Mouhamed Diakité, l’émancipation en Afrique par le smartphone

Un entrepreneur ivoirien est lauréat du prix Digital Africa 2017 grâce à une application qui permet de transférer de l’argent vers l’international, de réaliser des achats à l'aide d'un téléphone et de participer au développement économique de l'Afrique.

Dans le cadre du sommet entre l’Union africaine et l’Union européenne qui se déroule les 29 et 30 novembre à Abidjan, la seconde édition du concours Digital Africa récompense dix start-up actrices de l’innovation numérique en Afrique. «Ce prix, on me le remet dans mon pays, devant ma famille, mes amis et même mes concurrents», sourit le fondateur et PDG d’ethicPhone, Mouhamed Diakité, lauréat du prix dans la catégorie : «Territoires : défi urbain, transformation rurale, smartcity».

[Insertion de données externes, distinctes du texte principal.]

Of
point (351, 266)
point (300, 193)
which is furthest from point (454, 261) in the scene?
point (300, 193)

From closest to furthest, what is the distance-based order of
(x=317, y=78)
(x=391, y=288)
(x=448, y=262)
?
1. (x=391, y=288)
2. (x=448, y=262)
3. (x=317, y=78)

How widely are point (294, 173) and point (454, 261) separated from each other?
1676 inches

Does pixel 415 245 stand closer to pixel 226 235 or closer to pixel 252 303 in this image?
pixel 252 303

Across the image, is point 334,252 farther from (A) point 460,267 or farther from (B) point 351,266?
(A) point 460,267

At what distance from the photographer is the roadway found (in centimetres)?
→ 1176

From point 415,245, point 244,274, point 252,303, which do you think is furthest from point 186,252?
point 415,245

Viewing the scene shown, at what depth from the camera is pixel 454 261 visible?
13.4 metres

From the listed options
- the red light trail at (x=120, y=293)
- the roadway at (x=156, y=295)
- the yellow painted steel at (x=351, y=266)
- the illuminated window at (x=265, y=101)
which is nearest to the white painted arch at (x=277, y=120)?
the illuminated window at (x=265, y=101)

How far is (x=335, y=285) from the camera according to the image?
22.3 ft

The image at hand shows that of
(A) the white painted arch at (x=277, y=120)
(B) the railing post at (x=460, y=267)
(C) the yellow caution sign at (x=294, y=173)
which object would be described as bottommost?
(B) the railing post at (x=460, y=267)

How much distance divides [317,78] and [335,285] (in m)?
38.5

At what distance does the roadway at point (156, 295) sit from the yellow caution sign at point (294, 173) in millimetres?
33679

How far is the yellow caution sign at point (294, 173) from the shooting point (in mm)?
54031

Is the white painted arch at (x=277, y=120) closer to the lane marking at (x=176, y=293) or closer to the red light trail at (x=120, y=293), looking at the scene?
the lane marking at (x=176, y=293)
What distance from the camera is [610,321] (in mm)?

L’entrepreneur de 46 ans a intégré cet été Station F, le «plus grand campus de start-up du monde», lancé par Xavier Niel en 2013 dans le XIIIe arrondissement de Paris. L’espace concentre 1 000 entreprises, 3 000 postes de travail et a une capacité maximale de 9 000 personnes. Mouhamed Diakité nous accueille dans cette ruche bourdonnante avec un regard qui en pompe le miel, l’habitant d’Aulnay-sous-Bois savourant «le chemin parcouru». Le prix Digital Africa s’ajoute aux nombreuses récompenses venues sanctionner une odyssée née en 2014 au sein de l’incubateur Nord/Sud Bond’innov à Bondy (Seine-Saint-Denis). Le PDG d’ethicPhone parie sur une formule 3 en 1 : appeler, transférer et payer depuis un mobile. 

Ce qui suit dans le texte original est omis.